How to achieve subsecond data center failover with HAProxy

Subsecond data center failover at Weller Truck Parts with HAProxy One

Weller Truck Parts is the largest heavy-duty truck parts remanufacturer in North America. With 46 locations, over 1,150 employee-owners, and two on-premises data centers in Grand Rapids and Indianapolis, the company runs a complex infrastructure that its people depend on every day.

In a presentation at HAProxyConf, Austin Ellsworth, Infrastructure Manager at Weller, shared how he leads the team responsible for servers, storage, firewalls, and networking. His goal was to ensure that infrastructure never gets in the way of the business.

That goal led him to a months-long project centered on the HAProxy One application delivery and security platform. By leveraging HAProxy Enterprise load balancer for high-performance application delivery and HAProxy Fusion Control Plane for centralized management and observability, Ellsworth established an active-active data center architecture capable of failing over in under a second.

Watch Weller’s full presentation and read the transcript.

Why traditional data center failover takes hours

Weller’s primary users are its own associates. Employees use virtual desktops to log into the enterprise resource planning (ERP) system, take orders, and manage production. When something goes wrong, the people on the floor feel it immediately.
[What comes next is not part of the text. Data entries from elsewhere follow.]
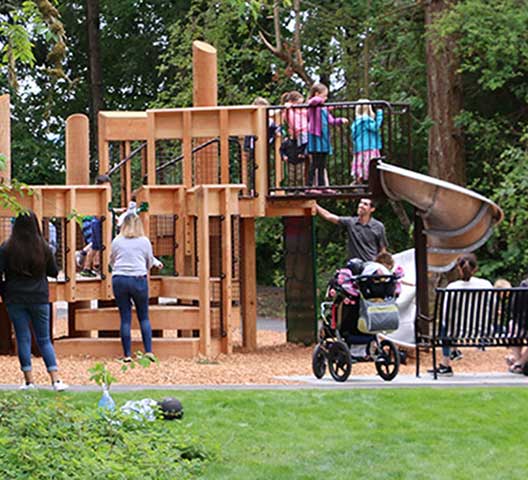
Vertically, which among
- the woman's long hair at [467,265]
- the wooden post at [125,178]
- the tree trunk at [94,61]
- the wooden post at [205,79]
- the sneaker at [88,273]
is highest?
the tree trunk at [94,61]

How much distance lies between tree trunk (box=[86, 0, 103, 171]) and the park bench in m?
25.8

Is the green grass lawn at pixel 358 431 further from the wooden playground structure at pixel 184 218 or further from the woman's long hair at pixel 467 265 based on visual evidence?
the wooden playground structure at pixel 184 218

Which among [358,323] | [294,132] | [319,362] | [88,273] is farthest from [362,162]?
[319,362]

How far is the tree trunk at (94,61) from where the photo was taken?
129 ft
Traditional data center disaster recovery treats the secondary site as a cold standby. Backup appliances are "easy to go out and buy," and storage replication is simple to set up, but spinning up a workload after a disaster could take as much as four hours. For Weller, the reality of this previous cold-site approach meant that if the primary site went down, the business could wait hours for a full recovery.

Ellsworth knew this setup would not deliver the most value. “I didn’t really feel that that was an efficient use of our resources,” he said. “I didn’t think we were netting our company the most profit or serving our users the best.”

He wanted to move every application he could to an active-active model, where both data centers ran identical workloads simultaneously. The only problem was with routing. If both sites were live, something had to decide where to send users and how to react when a site went down.

Choosing the right routing approach

When deciding on the best path forward, the team considered several options. VMware Site Recovery Manager and Zerto were on the table, but both tools worked more like recovery mechanisms than live traffic managers. Conducting a failover with those products still involves taking storage offline at one site and bringing it online at another before anything can run. That process takes time that the business did not have to spare.

DNS was briefly considered, but a colleague quickly talked Ellsworth out of it. Local DNS caches and propagation delays make it an unreliable tool for fast failovers.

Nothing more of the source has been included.